Stepping through code is crucial to get right. You can continue execution to proceed to the next breakpoint or user input action. To proceed one instruction, use step which is also known as step in. This is because, when faced with a call to a function, step would step into it, with the next instruction being inside that function. To avoid this there’s next which is also known as step over, it behaves almost the same except that, if faced with a call, it will not enter the function, but step over it so that you stay at the same code snippet. If you find yourself in a function you’d want to get out quickly, use finish. This will execute instructions until the function’s end.

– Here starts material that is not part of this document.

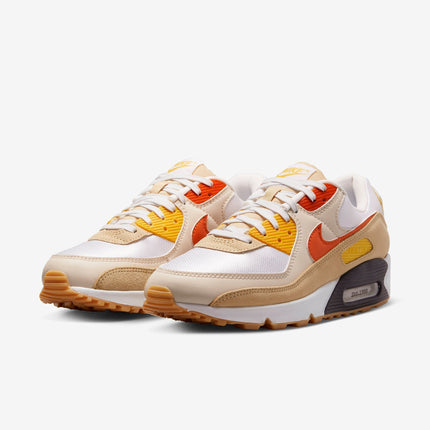 (Men's) Nike Air Max 90 SE 'Frank Rudy Safety Orange' (2023) FB4315-100 - SOLE SERIOUSS (3)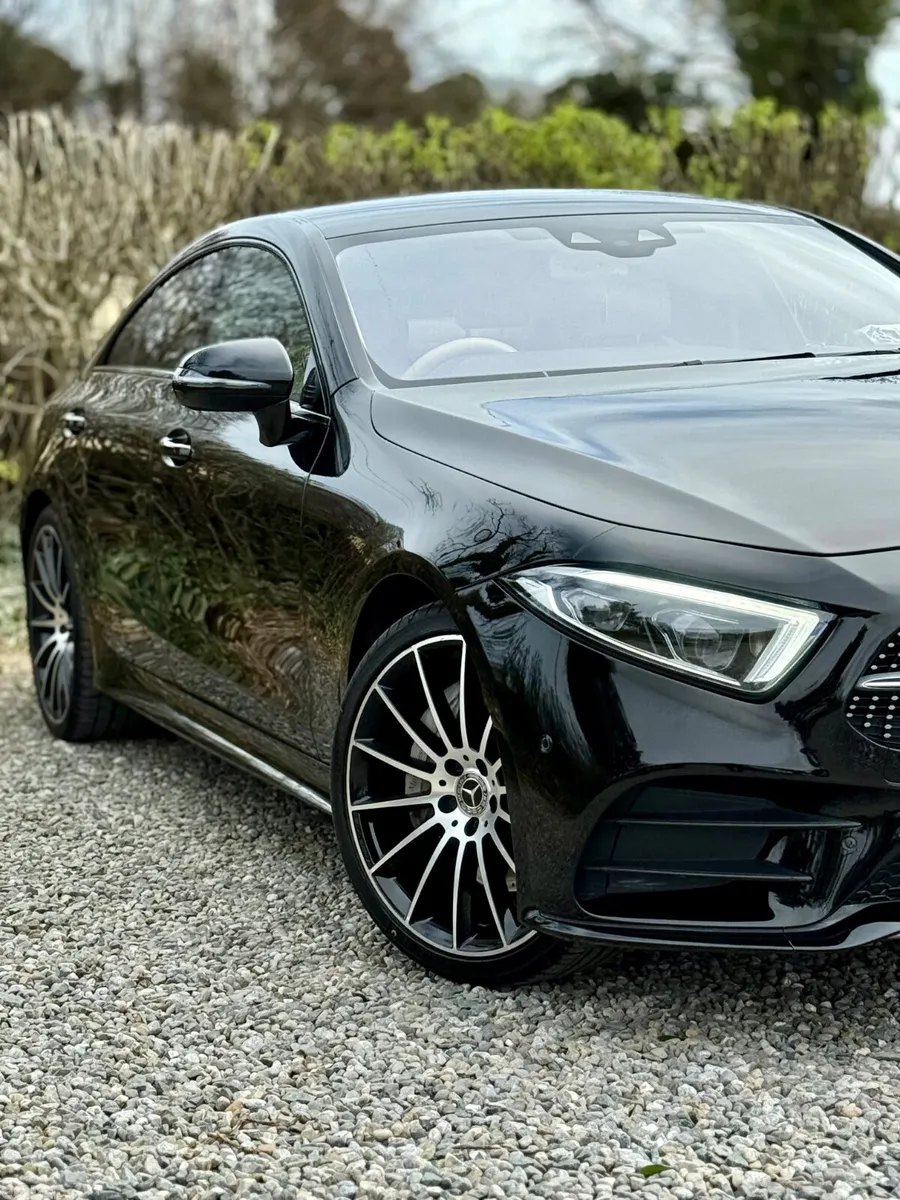Mercedes-Benz CLS Saloon, Diesel, 2019, Black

There are short forms of these commands, c (continue), s (step), n (next) and f (finish). To repeat the last command, use the enter key. It’s possible to repeat commands with a numerical argument and to define macros (mostly useful for more complex repetitive patterns), but I haven’t made use of these yet.

Poking the memory

To understand how memory can be corrupted in ways useful to an attacker, it’s important to know how a running program is represented in memory. For this, it’s useful to track the memory and register views as the program is running. You’ll find that in this challenge there are separate regions of memory dedicated to the stack, heap and program code. If the memory layout permits it, interesting things can happen when the attacker writes beyond the designated boundaries. For example, if the stack pointer points to attacker-controlled memory, anything reading memory from the stack will be influenced, such as the return address to the last function (which could be changed to jump to a different function). Another example is overwriting adjacent stack memory to change a local variable’s contents. It’s even possible to put machine code (also known as shellcode because it’s typically designed to spawn a shell) on the stack, then jump into it and continue execution from there on, provided that the stack is executable.

Endianness is a subtle point here. The MSP430 architecture is little-endian, so the least significant byte comes first. The number 256 for example is encoded as the bytes 0x00 and 0x01. This is important to know when trying to make sense of numbers in the disassembly and interpreting user input (like, when entering an address).